Leave out the pictures, then return the records word for word.

Provided data section start

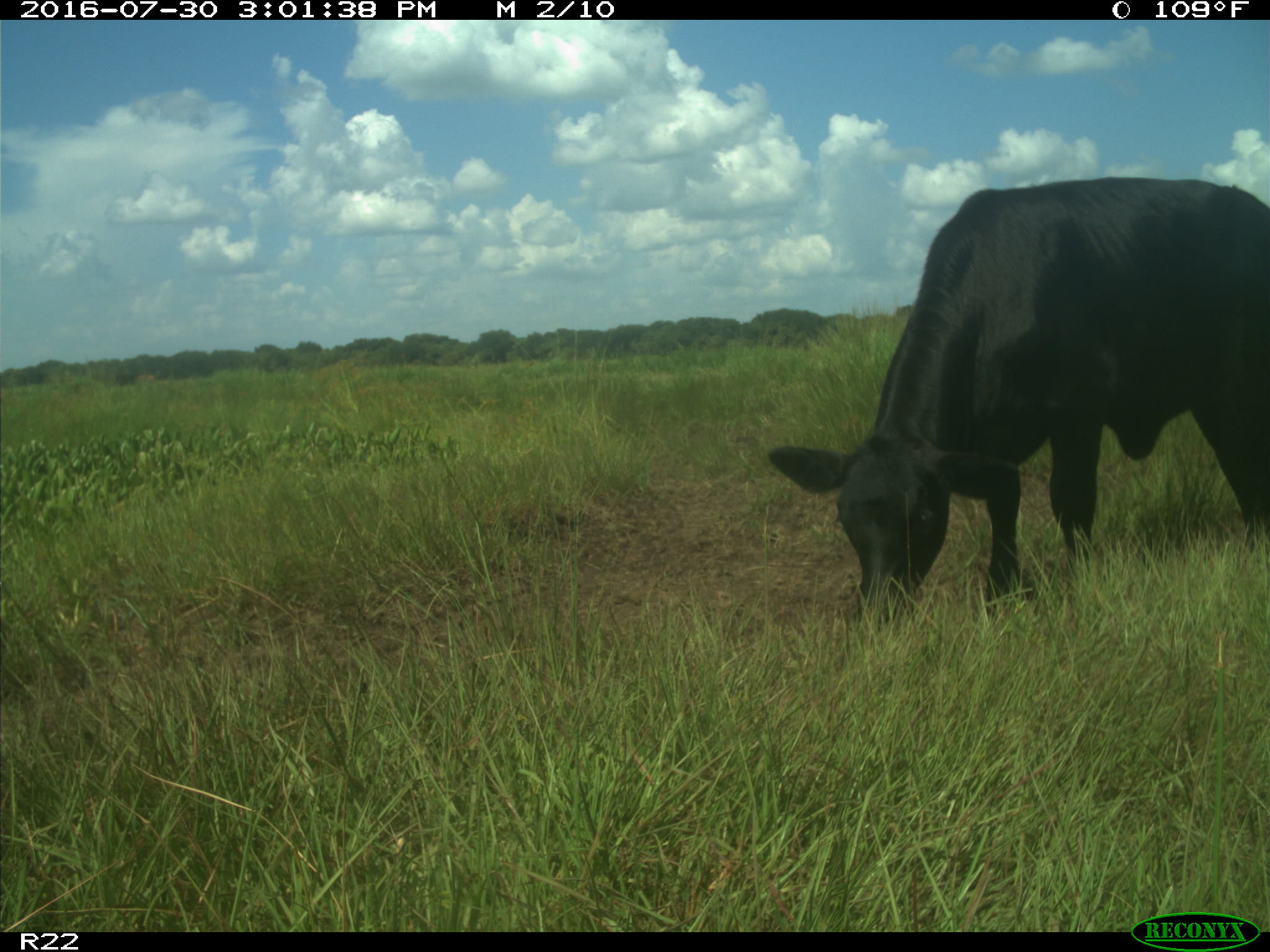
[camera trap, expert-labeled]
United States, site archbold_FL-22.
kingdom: Animalia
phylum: Chordata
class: Mammalia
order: Artiodactyla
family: Bovidae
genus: Bos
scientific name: Bos taurus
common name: domestic cow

Provided data section end

Answer space:
[camera trap, expert-labeled]
United States, site archbold_FL-22.
kingdom: Animalia
phylum: Chordata
class: Mammalia
order: Artiodactyla
family: Bovidae
genus: Bos
scientific name: Bos taurus
common name: domestic cow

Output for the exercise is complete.